What to do: Carry on the article about the treatment of Russian journalists, picking up after its last sentence.

Study text:
·····

But he still hasn't surfaced. "This supposed exchange of Babitsky ... completely returns us to the Soviet style of dividing our own people into enemies and loyal citizens," says Alexander Konovalov, director of the Institute for Strategic Assessments in Moscow. "Treating journalists as enemies is the old KGB way. It's a complete violation of international law, and a very scary sign of where we're headed."
In a separate case, one of Russia's best-known investigative journalists, Alexander Khinshtein, has gone into hiding. Interior Minister Vladimir Rushailo, frequently a target of his journalistic exposs, accuses Mr. Khinshtein of illegally obtaining a driver's license.
Khinshtein was ordered to take a psychiatric examination at an Interior Ministry-run clinic in a city several hours from his Moscow home. That rings loud alarm bells with human rights workers, who remember the Soviet KGB's routine use of psychiatric clinics to subdue dissidents.

·····

Supplied information:
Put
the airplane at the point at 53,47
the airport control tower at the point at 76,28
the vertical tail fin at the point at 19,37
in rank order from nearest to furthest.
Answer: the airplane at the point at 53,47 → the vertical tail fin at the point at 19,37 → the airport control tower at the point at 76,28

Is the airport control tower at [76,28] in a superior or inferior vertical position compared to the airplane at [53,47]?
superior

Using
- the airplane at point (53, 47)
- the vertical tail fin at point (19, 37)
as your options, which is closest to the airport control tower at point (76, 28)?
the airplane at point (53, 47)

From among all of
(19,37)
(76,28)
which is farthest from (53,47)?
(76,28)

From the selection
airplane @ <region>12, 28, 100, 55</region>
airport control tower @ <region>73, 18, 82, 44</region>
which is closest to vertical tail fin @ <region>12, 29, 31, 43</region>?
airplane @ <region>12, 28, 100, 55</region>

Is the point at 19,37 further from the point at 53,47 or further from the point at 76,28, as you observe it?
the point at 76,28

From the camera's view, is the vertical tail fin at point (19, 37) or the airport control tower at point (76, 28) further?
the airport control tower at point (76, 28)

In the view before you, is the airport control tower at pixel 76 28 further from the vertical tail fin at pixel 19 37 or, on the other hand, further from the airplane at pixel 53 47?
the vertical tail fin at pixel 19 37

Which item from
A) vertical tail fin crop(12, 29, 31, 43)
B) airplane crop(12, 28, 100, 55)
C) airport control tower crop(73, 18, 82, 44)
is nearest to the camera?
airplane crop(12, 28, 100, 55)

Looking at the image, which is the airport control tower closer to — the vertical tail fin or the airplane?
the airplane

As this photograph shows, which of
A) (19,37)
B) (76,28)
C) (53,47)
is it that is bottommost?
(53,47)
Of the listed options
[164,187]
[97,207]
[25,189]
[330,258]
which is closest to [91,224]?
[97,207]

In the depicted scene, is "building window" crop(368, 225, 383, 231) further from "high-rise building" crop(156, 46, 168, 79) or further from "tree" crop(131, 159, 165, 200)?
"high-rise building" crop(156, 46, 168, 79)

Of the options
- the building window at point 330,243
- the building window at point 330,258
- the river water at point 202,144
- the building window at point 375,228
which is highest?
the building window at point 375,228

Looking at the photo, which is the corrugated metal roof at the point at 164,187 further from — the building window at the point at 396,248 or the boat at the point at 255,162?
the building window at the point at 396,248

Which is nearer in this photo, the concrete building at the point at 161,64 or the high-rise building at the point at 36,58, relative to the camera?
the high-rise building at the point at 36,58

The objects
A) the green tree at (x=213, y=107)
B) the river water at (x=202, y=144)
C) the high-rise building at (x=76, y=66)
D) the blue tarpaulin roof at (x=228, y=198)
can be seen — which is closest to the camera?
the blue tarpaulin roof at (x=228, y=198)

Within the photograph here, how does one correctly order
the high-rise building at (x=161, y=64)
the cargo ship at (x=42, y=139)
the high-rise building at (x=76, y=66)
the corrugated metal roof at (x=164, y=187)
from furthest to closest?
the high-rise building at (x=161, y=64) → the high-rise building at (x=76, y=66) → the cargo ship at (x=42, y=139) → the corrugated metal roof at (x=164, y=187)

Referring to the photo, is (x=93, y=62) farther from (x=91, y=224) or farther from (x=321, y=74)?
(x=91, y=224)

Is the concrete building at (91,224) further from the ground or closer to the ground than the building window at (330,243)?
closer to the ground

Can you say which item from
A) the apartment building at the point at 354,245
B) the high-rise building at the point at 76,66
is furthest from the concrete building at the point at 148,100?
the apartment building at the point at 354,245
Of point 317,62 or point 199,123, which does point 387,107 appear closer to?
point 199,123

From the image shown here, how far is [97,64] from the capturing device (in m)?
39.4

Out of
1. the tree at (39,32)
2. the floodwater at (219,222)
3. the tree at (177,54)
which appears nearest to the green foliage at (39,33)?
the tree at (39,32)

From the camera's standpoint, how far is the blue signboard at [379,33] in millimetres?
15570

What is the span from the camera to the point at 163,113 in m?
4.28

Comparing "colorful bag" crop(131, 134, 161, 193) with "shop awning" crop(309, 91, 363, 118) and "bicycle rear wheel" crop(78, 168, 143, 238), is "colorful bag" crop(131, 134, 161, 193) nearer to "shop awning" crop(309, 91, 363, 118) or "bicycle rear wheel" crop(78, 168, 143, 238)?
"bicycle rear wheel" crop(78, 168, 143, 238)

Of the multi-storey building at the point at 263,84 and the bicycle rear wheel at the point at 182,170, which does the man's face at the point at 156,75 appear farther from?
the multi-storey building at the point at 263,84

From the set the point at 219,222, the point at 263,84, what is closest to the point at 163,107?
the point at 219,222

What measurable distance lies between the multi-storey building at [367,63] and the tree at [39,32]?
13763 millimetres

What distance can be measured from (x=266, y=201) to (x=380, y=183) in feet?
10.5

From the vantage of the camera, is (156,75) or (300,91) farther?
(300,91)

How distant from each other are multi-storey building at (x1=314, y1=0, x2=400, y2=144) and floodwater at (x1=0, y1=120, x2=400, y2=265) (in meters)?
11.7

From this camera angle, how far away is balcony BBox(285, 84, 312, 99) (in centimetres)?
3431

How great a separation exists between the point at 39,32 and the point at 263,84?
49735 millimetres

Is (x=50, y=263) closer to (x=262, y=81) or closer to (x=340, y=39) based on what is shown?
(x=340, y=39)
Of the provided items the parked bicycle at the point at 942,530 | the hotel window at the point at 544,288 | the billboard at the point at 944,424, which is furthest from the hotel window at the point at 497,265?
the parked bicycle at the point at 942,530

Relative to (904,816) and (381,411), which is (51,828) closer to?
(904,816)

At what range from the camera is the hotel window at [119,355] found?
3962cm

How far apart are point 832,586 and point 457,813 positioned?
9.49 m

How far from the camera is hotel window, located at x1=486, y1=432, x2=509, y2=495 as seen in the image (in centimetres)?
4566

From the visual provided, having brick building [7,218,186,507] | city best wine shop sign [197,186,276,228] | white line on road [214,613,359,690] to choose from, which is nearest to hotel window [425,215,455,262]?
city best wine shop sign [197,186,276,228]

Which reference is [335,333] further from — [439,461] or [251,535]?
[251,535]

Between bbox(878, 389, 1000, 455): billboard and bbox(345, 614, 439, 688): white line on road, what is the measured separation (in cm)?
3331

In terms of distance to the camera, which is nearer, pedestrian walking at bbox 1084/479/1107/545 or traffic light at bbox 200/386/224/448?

·····

Answer to this task:
It is not just the media that is feeling the heat. Using the excuse of possible terrorist attacks, law-enforcement groups are stepping up random checks in key Russian cities. And last month, Alexander Voloshin, the Kremlin chief of staff, ordered security officials to prevent "foreigners" from exerting influence over the March presidential vote. Authorities recently told the Glasnost Foundation, a human rights organization, that its foreign guests must be vetted by the Interior Ministry.
Then there are moves to spy via the Internet. Under a new system known as SORM, secret services allegedly could monitor all e-mail traffic. Russian media report that officers from the Foreign Security Service (FSB), successor to the KGB, have already closed down regional Internet service providers in Volgograd and Orekhovo-Zuyevo.
Technical, ideological, social, and psychological conditions have been created for the special services to have nonsanctioned access to personal information," says Joseph Dzyaloshininsky of the Commission on Freedom of Information Human Rights Foundation in Moscow.
Putin repeatedly has denied that there will be any turning back of the clock on civil liberties. "Talk about an iron hand and a forthcoming dictatorship have become more frequent. Any reason for the revival of public fears should not be given," he said Jan. 21.
But this does not reassure those who suffered under the Soviet totalitarianism that dominated the last century.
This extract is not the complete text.